From: Omega (omega@pacific.net)
Date: Thu Jan 30 1997 - 18:00:41 MST


Eric Watt Forste wrote:
 
> Lately, in the last year or two, I have been practicing the trick
> of shifting internal perspective in order to be able better to
> understand whatever words I happen to be reading or listening to
> at that moment. I have found that this trick, when worked at
> deliberately, seems to rather dramatically increase my learning
> rate.
>
> Anyway, one of the things that happened to me as a result of this
> practice is that where I used to find people who talked about God
> incomprehensible 90% of the time, now I only find them incomprehensible
> 10% of the time (the low rate is because I successfully avoid
> communicative contact with the most obnoxious of the God-talkers).

This subject of adjusting comprehensibility by shifting internal
perspective precisely describes the kind of phenomena that would be
expected from a cognitive process that operates by shifting through
Fourier spaces in search of localized representations as I described
in my response to Lyle last night. I find it an amazing synchroni-
city that you would post something now that exemplifies this so well.
Check out my post if you haven't yet!

> And my previous (limited) understanding of some of
> the stuff emanating from Taoism and Zen Buddhism fits in pretty
> well with my more recent understanding of traditional Western
> mysticism. I suppose that mysticism could be defined as "the wisdom
> that you have to figure out for yourself"

Perhaps the one thing we most have to teach ourselves is the
meta-memetic skill of how to shift through Fourier spaces in
search of the comprehensibility needed for any given moment.

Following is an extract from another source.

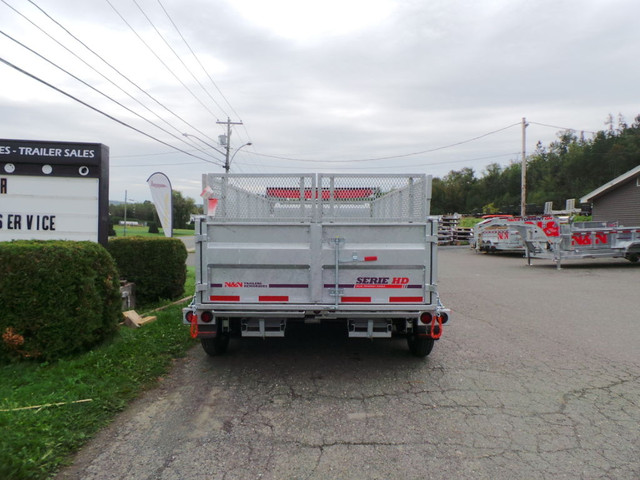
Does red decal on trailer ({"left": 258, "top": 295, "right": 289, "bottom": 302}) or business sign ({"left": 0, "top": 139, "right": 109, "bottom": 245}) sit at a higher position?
business sign ({"left": 0, "top": 139, "right": 109, "bottom": 245})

> Of course, anti-God-talk such as Nietzsche's THE ANTICHRIST still
> makes just as much sense to me as it used to also. I guess I'm
> advancing *from* my philosophical commitments, as Bartley might
> say. The less I am seduced away from the-reality-that's-in-front-of-my-nose
> by teasing, tempting abstractions, the better my life seems to get.
> I think abstractions make good tools but poor masters.

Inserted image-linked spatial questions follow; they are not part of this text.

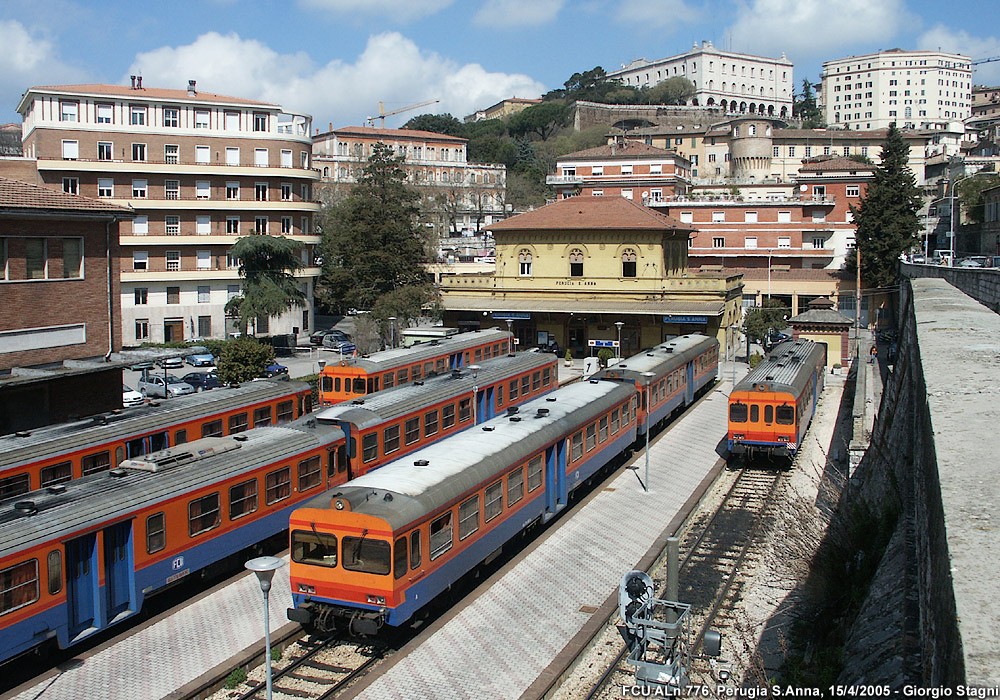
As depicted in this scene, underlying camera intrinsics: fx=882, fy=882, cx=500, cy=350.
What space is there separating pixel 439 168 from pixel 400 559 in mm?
101470

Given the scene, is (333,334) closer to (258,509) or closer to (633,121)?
(258,509)

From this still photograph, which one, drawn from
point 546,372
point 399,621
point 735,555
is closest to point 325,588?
point 399,621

That opposites like this can both be comprehensible is a no-brainer
for a brain that operates by shifting though Fourier spaces. What
is intuitively obvious in one space, would in a sufficiently dif-
ferent space not simply be wrong, but complete nonsense. But by
doing this in a general way, we none the less have at least some
ability to bounce back and forth between these spaces.